I miss Pluto

December 1st, 2008 § 1

Remember when we were growing up and there were more planets?  We had a little one – way out there – named after a Disney character.  Sure Pluto is also the Roman god of the Underworld, but don’t mess with childhood memories here ok?  Well I am still adapting to recent scientific adaptations that have ripped Pluto away from us and added it instead to the Kuiper Belt. I wonder if that was named after Abraham Kuyper.  Probably not, he spelled his name differently.

You might ask why I am thinking about Pluto on this snowy Monday morning in St Louis.  Well let me try to explain.  You should know first of all, that I am not a morning person.  I have tried.  All my life I have tried to become a morning person, but it doesn’t work.  I prefer to sleep and have no human interaction for as late as possible in the day.  But my preferences are insignificant.  You know why?  Because I have kids.  I learned quickly that if you have kids, what you want doesn’t matter.  I was reminded of the reality this morning at 7:00 when my son woke me from my wonderful stage four REM sleep to tell me that breakfast was ready.

Just a word of introduction to this point might be helpful.  A couple of days ago, we were sitting on the couch flipping the channels and we stopped at the food network.  Do you know the food network?  Its a cable network all about cooking and making food look as nice as possible.  It is porn for food.  They do all this stuff that looks so good, but in the real world you can’t do it yourself and even if you did it might hurt you.  But like all porn, it makes some people think and believe that they can live like actors on TV.  After five minutes exposure to a chef slicing an Orange, Gage thinks he is a Gourmet Chef.

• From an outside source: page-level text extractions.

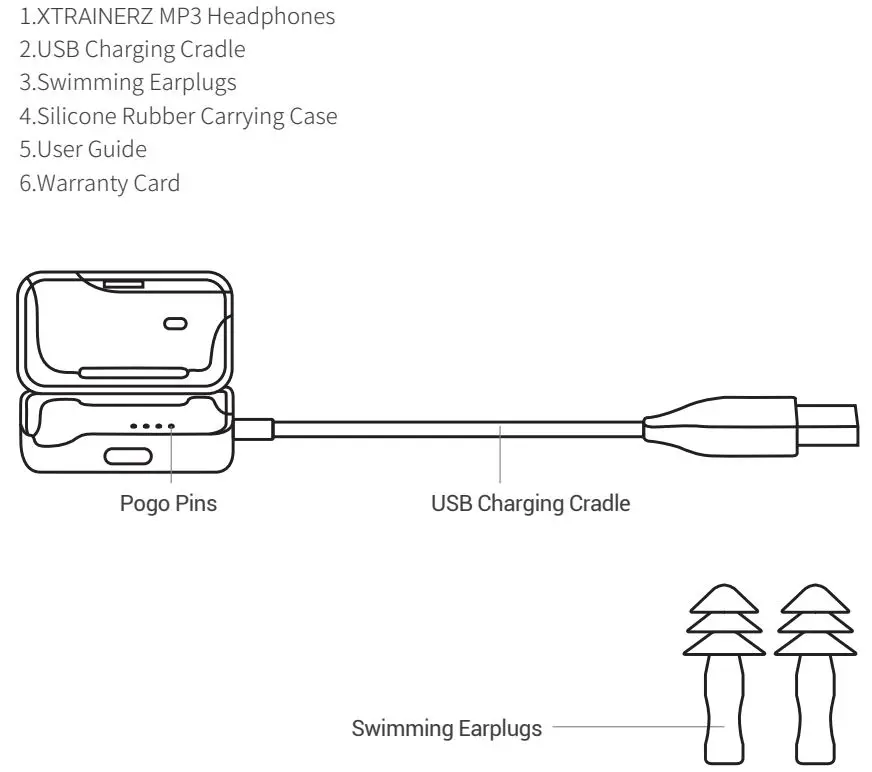 1.XTRAINERZ MP3 Headphones
2.USB Charging Cradle
3.Swimming Earplugs
4.Silicone Rubber Carrying Case
5.User Guide
6.Warranty Card

Pogo Pins

USB Charging Cradle

Swimming Earplugs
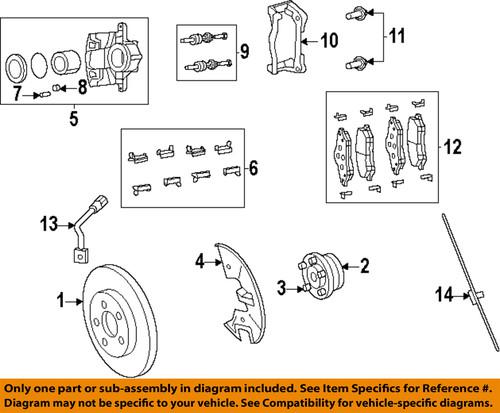 7 8
5
9
10
11
6
12
13
4
2
3
1
14

Only one part or sub-assembly in diagram included. See Item Specifics for Reference #.
Diagram may not be specific to your vehicle. See Compatibility for vehicle-specific diagrams.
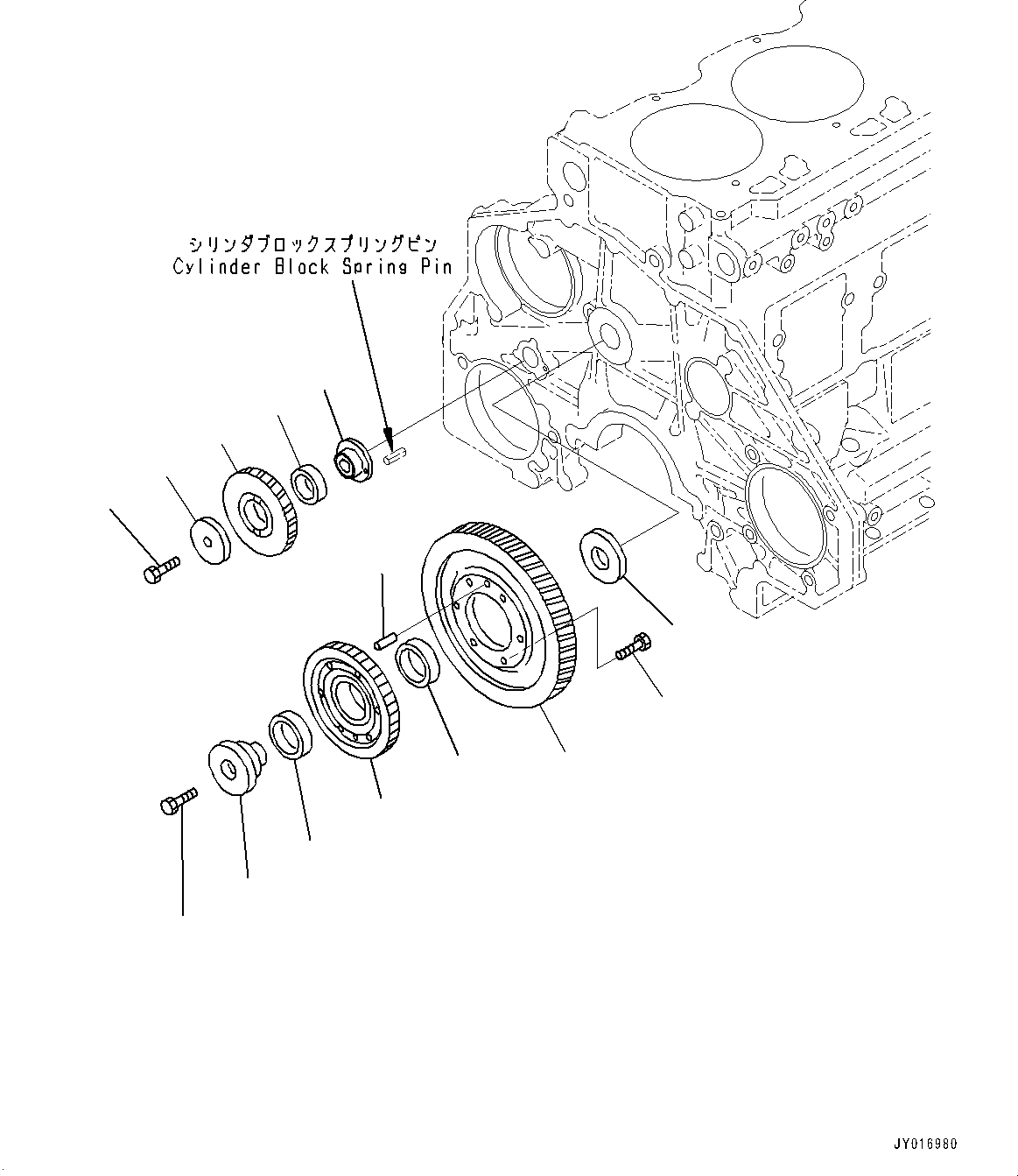 シリンダブロックスプリングピン
Cylinder Block Spring Pin

JY016980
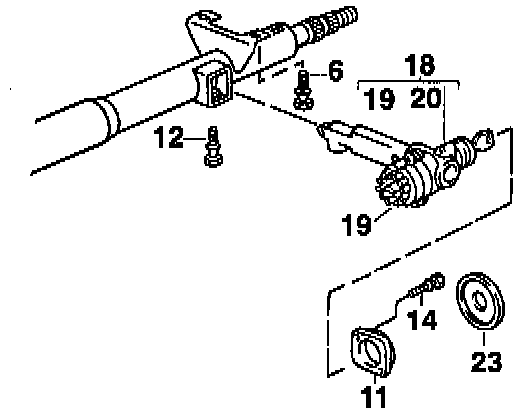 6
18
19 20
12
19
14
23
11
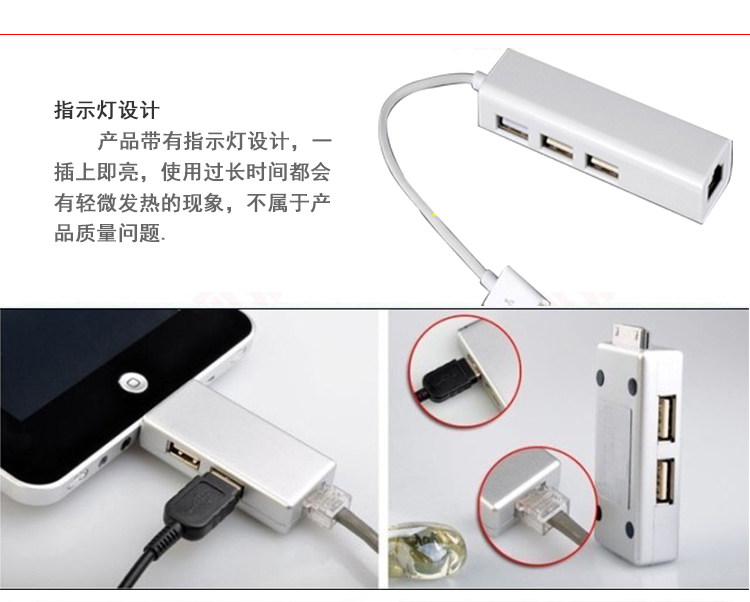 指示灯设计

产品带有指示灯设计，一插上即亮，使用过长时间都会有轻微发热的现象，不属于产品质量问题.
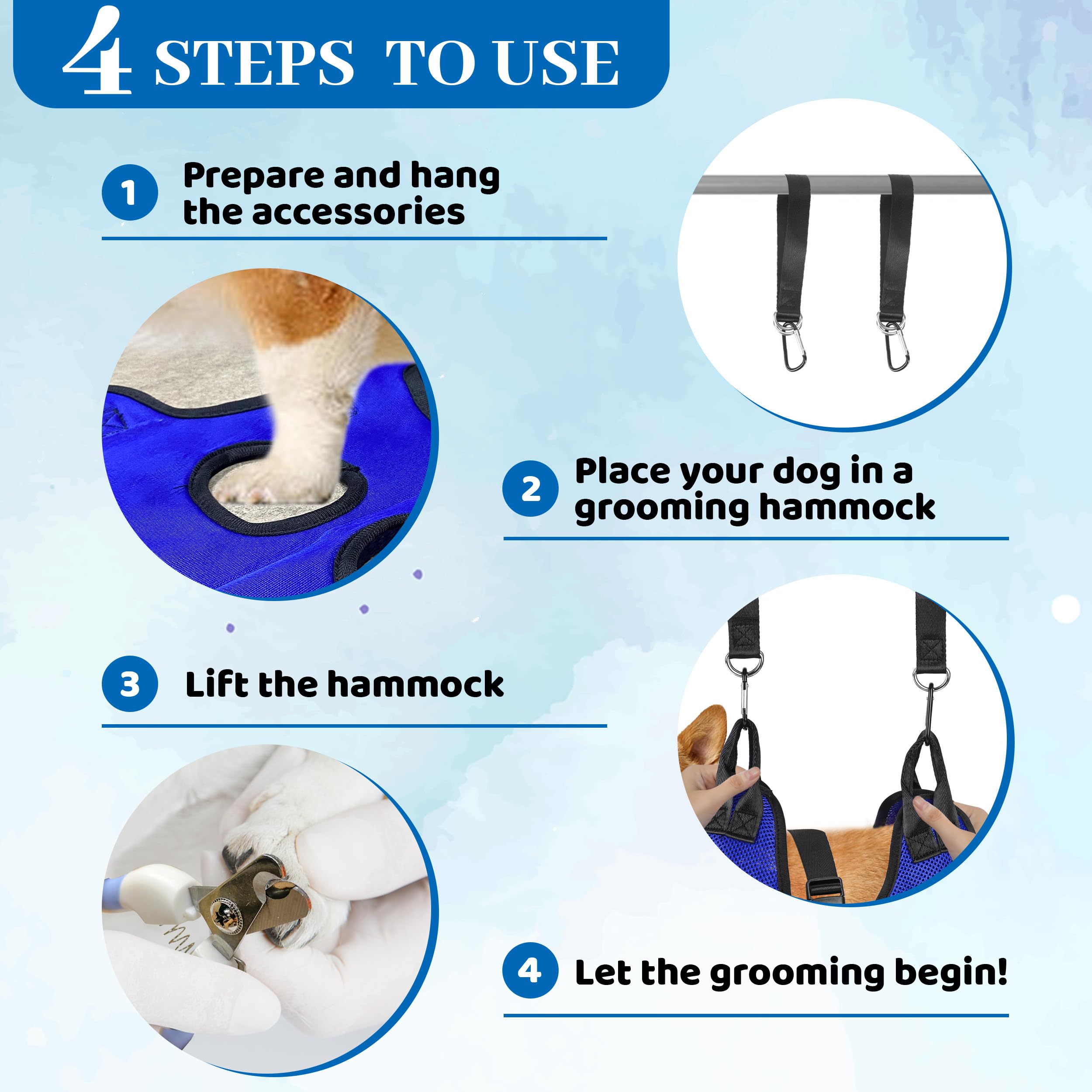 4 STEPS TO USE

1 Prepare and hang the accessories

2 Place your dog in a grooming hammock

3 Lift the hammock

4 Let the grooming begin!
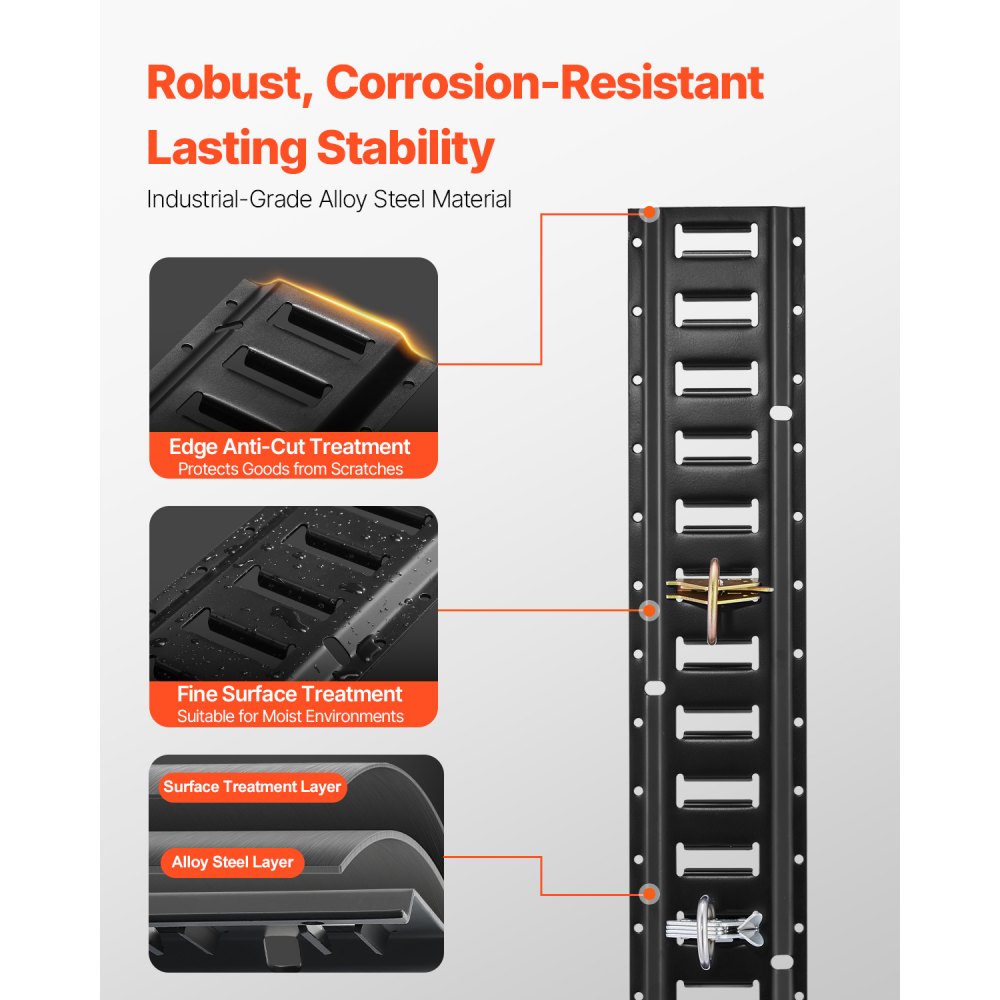 Robust, Corrosion-Resistant Lasting Stability

Industrial-Grade Alloy Steel Material

Edge Anti-Cut Treatment
Protects Goods from Scratches

Fine Surface Treatment
Suitable for Moist Environments

Surface Treatment Layer

Alloy Steel Layer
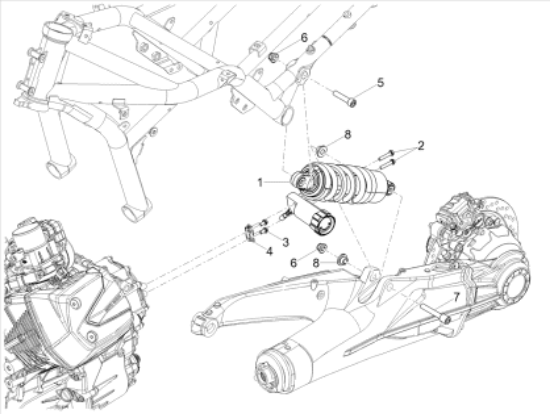 6
5
8
2
1
3
4
6
8
7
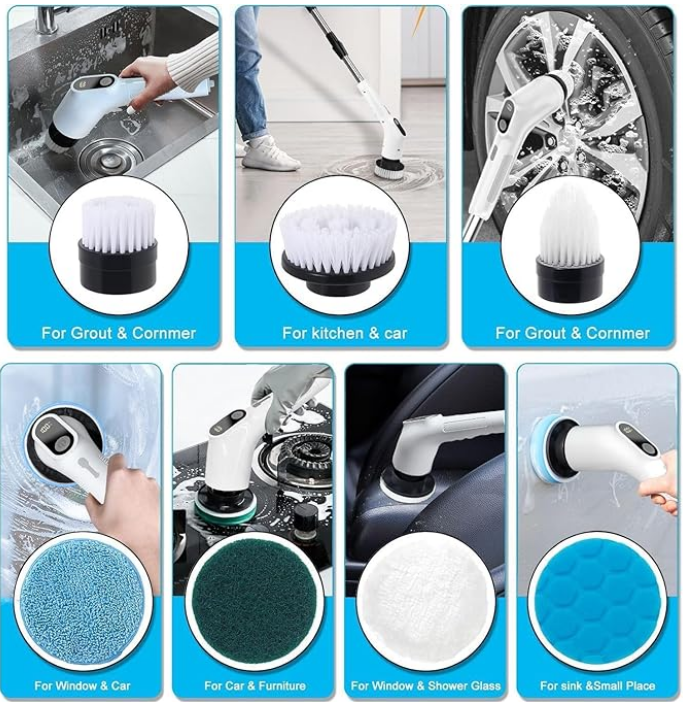 For Grout & Cornmer

For kitchen & car

For Grout & Cornmer

For Window & Car

For Car & Furniture

For Window & Shower Glass

For sink &Small Place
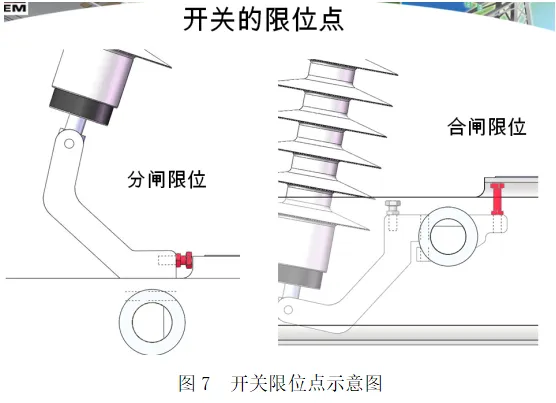 EM

开关的限位点

分闸限位

合闸限位

图 7　开关限位点示意图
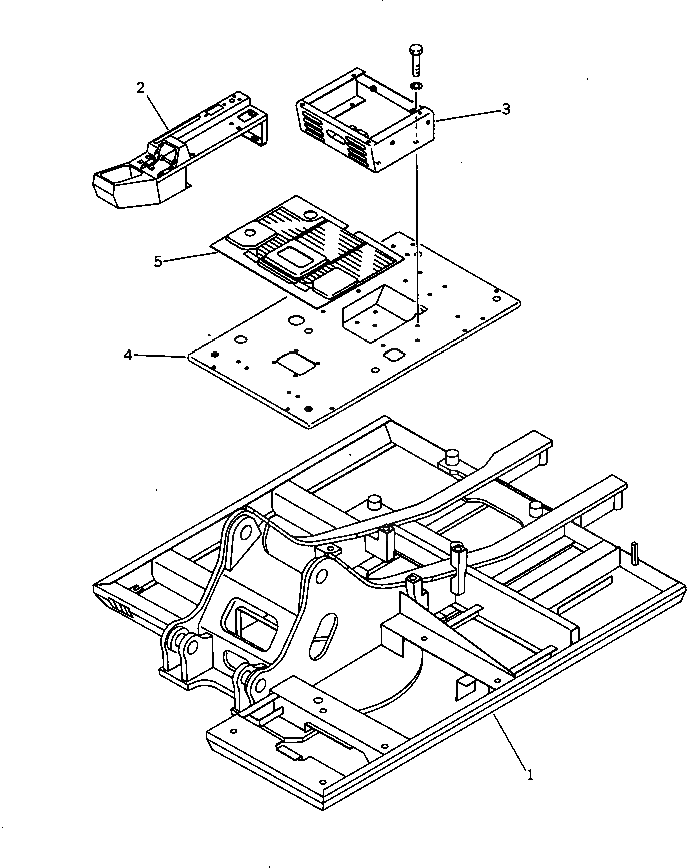 2
3
5
4
1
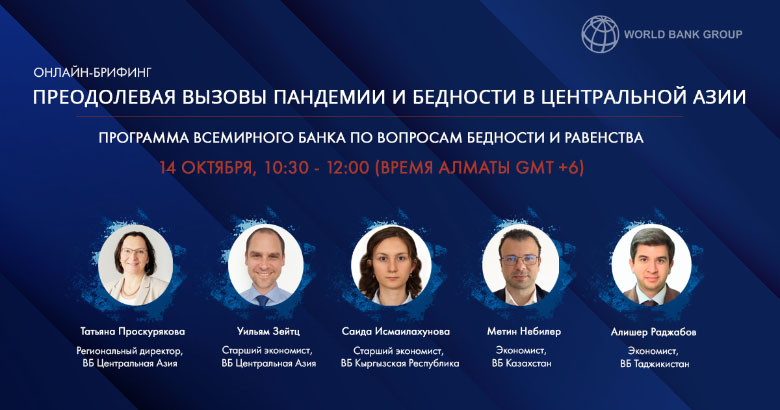 WORLD BANK GROUP

ОНЛАЙН-БРИФИНГ
ПРЕОДОЛЕВАЯ ВЫЗОВЫ ПАНДЕМИИ И БЕДНОСТИ В ЦЕНТРАЛЬНОЙ АЗИИ

ПРОГРАММА ВСЕМИРНОГО БАНКА ПО ВОПРОСАМ БЕДНОСТИ И РАВЕНСТВА
14 ОКТЯБРЯ, 10:30 - 12:00 (ВРЕМЯ АЛМАТЫ GMT +6)

Татьяна Проскурякова
Региональный директор, ВБ Центральная Азия

Уильям Зейтц
Старший экономист, ВБ Центральная Азия

Саида Исмаилахунова
Старший экономист, ВБ Кыргызская Республика

Метин Небилер
Экономист, ВБ Казахстан

Алишер Раджабов
Экономист, ВБ Таджикистан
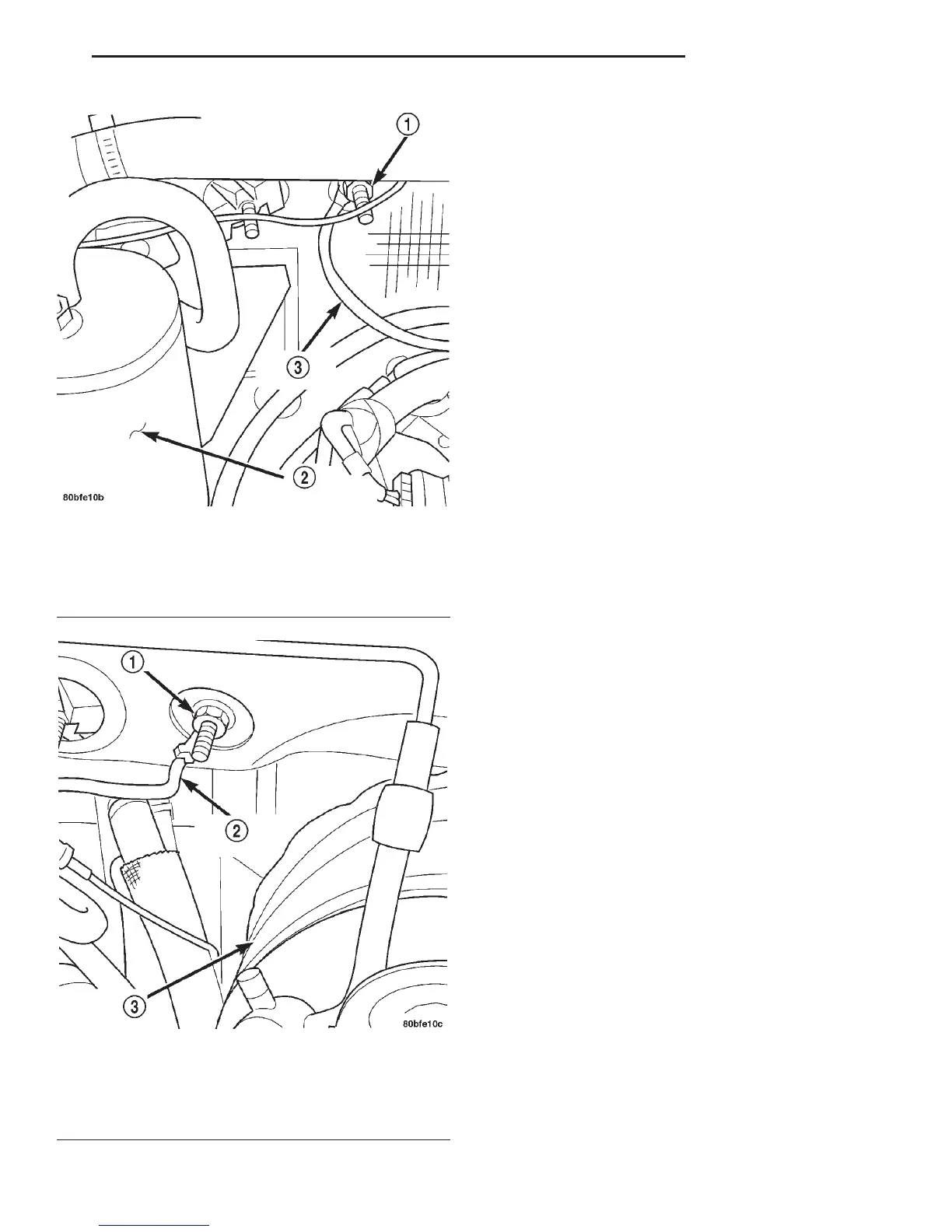 1

3

2

80bfe10b

1

2

3

80bfe10c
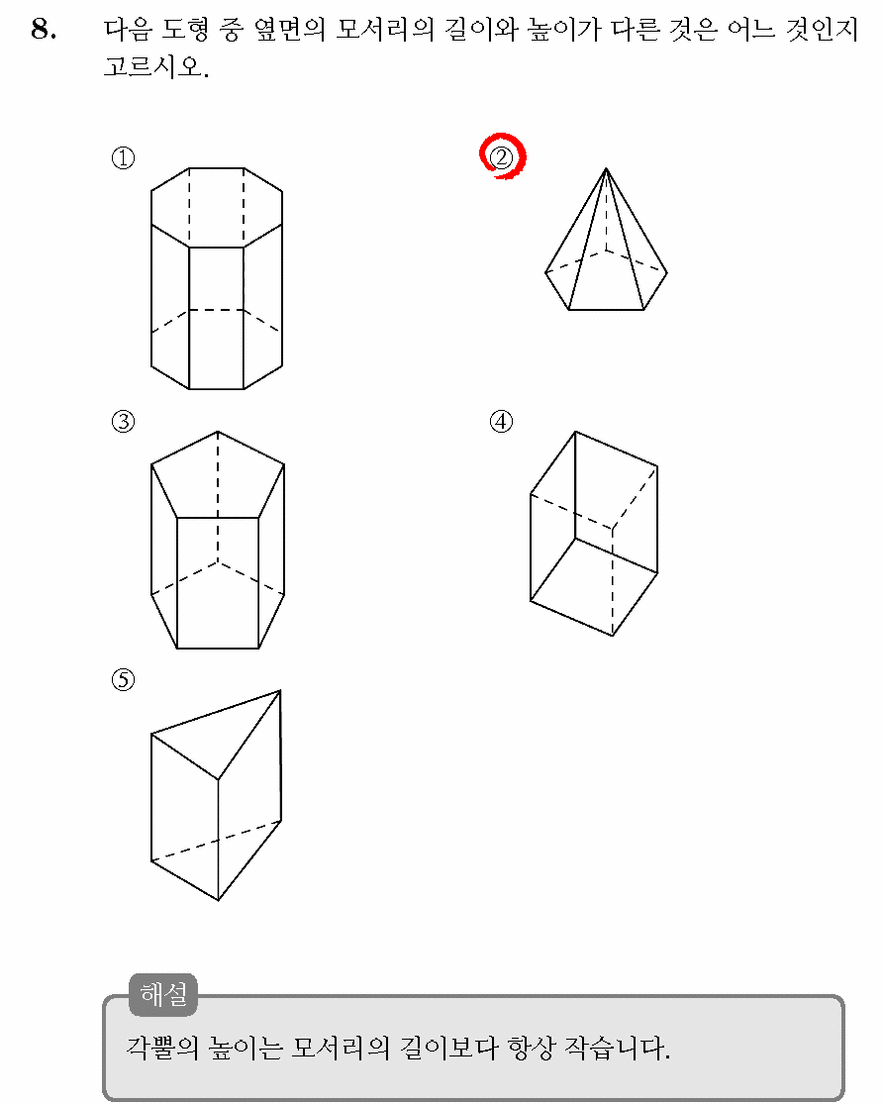 8. 다음 도형 중 옆면의 모서리의 길이와 높이가 다른 것은 어느 것인지 고르시오.

①

②

③

④

⑤

해설

각뿔의 높이는 모서리의 길이보다 항상 작습니다.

So at 7am when I am awoken and told to come to breakfast, I am presented with four french toast sticks (from the freezer to the microwave) on a bed of Syrup, garnished by 8 mini pancakes (again from the freezer).  I gotta tell you it was good for a freezer breakfast, and he did a great job on the presentation (except my fork laying sideways across the plate soaking in syrup), but 7am just isn’t the time for me to eat alot, nor especially to be terribly enthusiastic about anything at all.

I did eat it all though, and I tried my best to be supportive and encouraging, though at times I found myself having to pause to let the blood come back to my brain.

As a part of his gourmet meal, Gage also brought out his old planet place mat.  It is one of those vinyl rectangle things kids eat on.  This one has the planets on it.  He looked at it at one point and exclaimed that a trillion of our moons would fit into Jupiter.  Of course most of the reason he said that was because there was a lull in the conversation.  If you know Gage, a lull is an opportunity for speech.  I look at the place mat with him and noticed that at the furthest point in the solar system was a planet called Neptune, and it reminded me of something that has been lost from my own childhood.  I miss Pluto.

§ One Response to “I miss Pluto”

  • Go out and buy yourself another planets placemat. You’ll find plenty that still include Pluto. In fact, you don’t need to adapt to the demotion of Pluto because it was done by a tiny minority of the world’s astronomers and is heavily contested. Only four percent of the International Astronomical Union voted on the planet definition that demoted Pluto, and most of those are not planetary scientists. The decision was immediately opposed by an equal number of professional astronomers led by Dr. Alan Stern, Principal Investigator of NASA’s New Horizons mission to Pluto. You can find the petition here: http://www.ipetitions.com/petition/planetprotest/

    The planet definition the IAU adopted, the one that demoted Pluto, makes no linguistic sense for two reasons. One, it states that dwarf planets are not planets at all, something that makes no linguistic sense. Second, the IAU definition defines objects solely by where they are while ignoring what they are. If Earth were placed in Pluto’s orbit, according to the IAU, it would not be a planet either. These are among the reasons why this planet definition is likely to be overturned within the next few years.

    To conclude, our solar system has more not, fewer planets, with the discovery of the new dwarf planets: Mercury, Venus, Earth, Mars, Ceres, Jupiter, Saturn, Uranus, Neptune, Pluto, Haumea, Makemake, and Eris.